The Sun Door Part 35
by Joe Solmo
“Moose!” Zeeg yelled and slammed that magic shield of his into the Moon Door. An echo rang out bouncing off the strange stone walls that surrounded us. We must be in some kind of chamber like the one that housed the Sun Door, I thought.
Sreg was trying to comfort his older brother as the biggest brother’s sacrifice sank in. Skrat stood there, silent. If it wasn’t for the fact that his brother had just died I would have thought something was wrong with him. I stood there, useless, my go to in these situations. My brain couldn’t think of a single thing to say to comfort the boy mage. He wasn’t paying attention anyway. I turned my attention to Drejnin.
He shook my hand and I saw a smile form on his face. He looked around and took a deep breath, as if trying to absorb as much of this place as he could. I also looked around the area. I saw a doorway on the far end of the chamber, A pale bluish light came from a crack in the old stone that formed the door.
“You know where we are, big guy?” I asked Drejnin.
“In the City of Freehorn. It’s the capital of my father’s lands. The Moon Door resides in the old temple, if these wall carvings are any give away. I wonder who knows this is here?” the Dreymorian pondered as if I wasn’t even there. I nodded anyway, pretending to be a part of the conversation.
“Many years of war have destroyed buildings and cities. New ones formed on the bones of the old. These carvings look like the ones in the temple to Jurin near the palace my father resides in. Drejnin walked towards the walls slowly, studying them. He ran his big hand across the stone as if reading each worn bump.

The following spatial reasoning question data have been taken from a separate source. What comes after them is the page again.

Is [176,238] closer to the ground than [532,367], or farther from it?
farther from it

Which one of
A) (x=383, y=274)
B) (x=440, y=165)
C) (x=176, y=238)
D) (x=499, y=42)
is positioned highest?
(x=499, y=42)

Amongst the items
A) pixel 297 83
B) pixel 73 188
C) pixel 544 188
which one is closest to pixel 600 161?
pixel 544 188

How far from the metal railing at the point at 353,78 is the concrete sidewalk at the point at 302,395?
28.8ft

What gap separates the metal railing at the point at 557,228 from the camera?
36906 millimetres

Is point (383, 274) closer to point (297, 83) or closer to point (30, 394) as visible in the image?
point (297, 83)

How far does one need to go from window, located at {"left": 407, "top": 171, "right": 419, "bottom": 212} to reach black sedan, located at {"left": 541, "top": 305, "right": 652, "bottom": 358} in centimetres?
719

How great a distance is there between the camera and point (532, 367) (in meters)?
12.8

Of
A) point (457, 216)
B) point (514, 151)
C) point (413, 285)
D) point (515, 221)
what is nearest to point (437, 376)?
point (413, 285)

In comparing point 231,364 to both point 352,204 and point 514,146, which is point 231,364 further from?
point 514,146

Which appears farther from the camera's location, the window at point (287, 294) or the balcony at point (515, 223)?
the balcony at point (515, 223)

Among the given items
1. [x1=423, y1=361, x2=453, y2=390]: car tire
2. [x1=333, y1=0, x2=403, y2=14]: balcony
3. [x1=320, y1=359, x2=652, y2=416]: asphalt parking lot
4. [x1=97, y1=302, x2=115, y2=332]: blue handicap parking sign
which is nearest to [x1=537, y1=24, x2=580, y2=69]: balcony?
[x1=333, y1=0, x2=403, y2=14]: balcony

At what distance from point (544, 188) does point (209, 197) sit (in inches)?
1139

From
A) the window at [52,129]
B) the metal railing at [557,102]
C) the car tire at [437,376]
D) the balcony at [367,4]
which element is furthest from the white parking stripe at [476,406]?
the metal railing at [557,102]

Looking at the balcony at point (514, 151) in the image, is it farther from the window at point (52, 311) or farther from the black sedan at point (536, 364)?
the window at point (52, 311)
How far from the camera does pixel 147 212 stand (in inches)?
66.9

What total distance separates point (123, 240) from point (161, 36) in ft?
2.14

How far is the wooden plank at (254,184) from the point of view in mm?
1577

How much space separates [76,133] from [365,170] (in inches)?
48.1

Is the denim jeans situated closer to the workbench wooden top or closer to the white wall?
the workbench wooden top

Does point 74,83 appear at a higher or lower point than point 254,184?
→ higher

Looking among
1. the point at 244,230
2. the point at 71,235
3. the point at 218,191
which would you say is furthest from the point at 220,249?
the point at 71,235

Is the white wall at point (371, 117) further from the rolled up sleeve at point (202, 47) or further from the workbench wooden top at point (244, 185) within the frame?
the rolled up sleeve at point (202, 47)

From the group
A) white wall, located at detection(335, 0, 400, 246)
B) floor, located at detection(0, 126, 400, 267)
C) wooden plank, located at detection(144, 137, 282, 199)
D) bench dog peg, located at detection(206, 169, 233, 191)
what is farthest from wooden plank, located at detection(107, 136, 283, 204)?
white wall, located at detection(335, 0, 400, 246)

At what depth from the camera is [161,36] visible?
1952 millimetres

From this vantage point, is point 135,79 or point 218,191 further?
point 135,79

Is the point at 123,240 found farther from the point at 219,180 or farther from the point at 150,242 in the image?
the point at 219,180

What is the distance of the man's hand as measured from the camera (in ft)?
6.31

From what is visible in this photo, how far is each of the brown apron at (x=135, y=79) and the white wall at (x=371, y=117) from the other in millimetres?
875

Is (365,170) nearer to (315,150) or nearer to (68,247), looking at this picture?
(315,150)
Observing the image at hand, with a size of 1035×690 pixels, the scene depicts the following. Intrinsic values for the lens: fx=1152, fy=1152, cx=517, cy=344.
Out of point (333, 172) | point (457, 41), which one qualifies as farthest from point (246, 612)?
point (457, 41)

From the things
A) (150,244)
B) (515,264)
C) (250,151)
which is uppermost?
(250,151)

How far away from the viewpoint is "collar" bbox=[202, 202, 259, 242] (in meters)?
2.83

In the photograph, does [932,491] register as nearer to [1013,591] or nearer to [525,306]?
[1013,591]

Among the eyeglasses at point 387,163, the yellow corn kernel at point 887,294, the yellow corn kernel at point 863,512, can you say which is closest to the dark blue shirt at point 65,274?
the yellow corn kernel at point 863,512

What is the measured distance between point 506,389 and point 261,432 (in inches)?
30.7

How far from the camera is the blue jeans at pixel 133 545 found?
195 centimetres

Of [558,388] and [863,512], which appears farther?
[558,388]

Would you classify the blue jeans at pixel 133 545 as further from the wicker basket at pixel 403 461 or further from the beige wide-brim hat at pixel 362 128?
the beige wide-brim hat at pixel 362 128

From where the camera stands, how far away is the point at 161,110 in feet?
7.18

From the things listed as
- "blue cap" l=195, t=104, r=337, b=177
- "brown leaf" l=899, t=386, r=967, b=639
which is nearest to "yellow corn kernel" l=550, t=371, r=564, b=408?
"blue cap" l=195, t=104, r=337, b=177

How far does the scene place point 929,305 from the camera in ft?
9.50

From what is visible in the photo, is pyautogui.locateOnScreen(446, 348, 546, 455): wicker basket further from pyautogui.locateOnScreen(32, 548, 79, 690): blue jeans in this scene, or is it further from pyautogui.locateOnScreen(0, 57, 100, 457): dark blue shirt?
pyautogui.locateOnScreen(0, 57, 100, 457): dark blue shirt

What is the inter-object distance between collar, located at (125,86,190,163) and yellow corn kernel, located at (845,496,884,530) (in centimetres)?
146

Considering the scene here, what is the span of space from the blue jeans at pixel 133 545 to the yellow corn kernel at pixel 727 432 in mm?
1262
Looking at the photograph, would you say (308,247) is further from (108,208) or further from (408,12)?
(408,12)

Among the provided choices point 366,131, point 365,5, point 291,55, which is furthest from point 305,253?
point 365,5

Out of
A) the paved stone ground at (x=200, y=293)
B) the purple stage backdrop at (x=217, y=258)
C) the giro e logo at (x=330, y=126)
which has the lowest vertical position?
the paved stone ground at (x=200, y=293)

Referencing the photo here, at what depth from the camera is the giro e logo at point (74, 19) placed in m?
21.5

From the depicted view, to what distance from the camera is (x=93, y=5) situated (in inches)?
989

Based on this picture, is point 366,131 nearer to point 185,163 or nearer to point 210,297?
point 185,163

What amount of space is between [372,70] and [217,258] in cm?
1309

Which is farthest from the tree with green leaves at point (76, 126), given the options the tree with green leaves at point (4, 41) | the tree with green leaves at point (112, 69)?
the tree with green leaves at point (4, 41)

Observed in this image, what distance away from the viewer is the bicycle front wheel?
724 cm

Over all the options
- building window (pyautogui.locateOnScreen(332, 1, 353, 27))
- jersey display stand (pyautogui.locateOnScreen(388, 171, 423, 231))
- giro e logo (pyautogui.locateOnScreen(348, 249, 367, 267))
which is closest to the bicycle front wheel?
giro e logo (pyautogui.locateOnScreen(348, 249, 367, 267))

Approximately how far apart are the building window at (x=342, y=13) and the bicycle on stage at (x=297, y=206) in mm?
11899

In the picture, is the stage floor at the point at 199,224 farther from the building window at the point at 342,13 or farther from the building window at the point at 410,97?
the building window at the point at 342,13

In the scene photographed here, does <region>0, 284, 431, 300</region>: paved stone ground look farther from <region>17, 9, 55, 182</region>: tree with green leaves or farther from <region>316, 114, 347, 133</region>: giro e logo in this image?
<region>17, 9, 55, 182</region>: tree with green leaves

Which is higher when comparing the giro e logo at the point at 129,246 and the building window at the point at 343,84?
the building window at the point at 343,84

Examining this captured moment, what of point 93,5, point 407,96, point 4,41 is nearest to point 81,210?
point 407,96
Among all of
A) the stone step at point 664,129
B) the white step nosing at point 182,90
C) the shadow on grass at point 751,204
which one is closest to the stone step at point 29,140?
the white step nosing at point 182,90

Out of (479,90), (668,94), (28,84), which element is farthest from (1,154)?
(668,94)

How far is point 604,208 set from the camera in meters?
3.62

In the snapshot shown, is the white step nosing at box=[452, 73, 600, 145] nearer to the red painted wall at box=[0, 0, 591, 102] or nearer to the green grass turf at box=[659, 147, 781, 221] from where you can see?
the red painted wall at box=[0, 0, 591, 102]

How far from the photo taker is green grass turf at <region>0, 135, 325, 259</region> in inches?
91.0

I saw the pictures and faint symbols that looked like writing but I couldn’t make anything out of it. Serius joined us a few seconds later and put his hand on my shoulder. “Thank you for helping me guide my Lord home what will you do now?” he asked.
Before I could answer there was a crash behind me. I turned and watched the rest of the part trying to get the door to open, using tools to pry the door. The bar slipped and a piece of the stone fell to the floor. There was a magical backlash from their meddling that sent them all onto their asses.
“It is magically sealed, you are wasting your time,” Skrat said, finally breaking his silence. He walked over to the door and held out a hand. The magical barrier began to glow near his hand, rippling on the surface like water. “The magnitude of the spell is astonishing,” the mage finished.
“Even of you could go back, lad. There is no way Moose could have survived that. All we could accomplish from opening that door and receiving the wrath of the dragon ourselves,” Jarris said.
“You cold-hearted…” Sreg began with a sting of anger in his voice.
“Now brother, we both know that Moose would give his life for any one of us. Jarris speaks the truth, even if it is hard to hear it,” Zeeg said while placing a comforting hand on his shoulder.
“I don’t have to like it!” Sreg said shrugging out of his brother’s touch. He walked a few paces and threw his pack on the ground. He dug through it angerly. I didn’t know if he was looking for something or just taking inventory.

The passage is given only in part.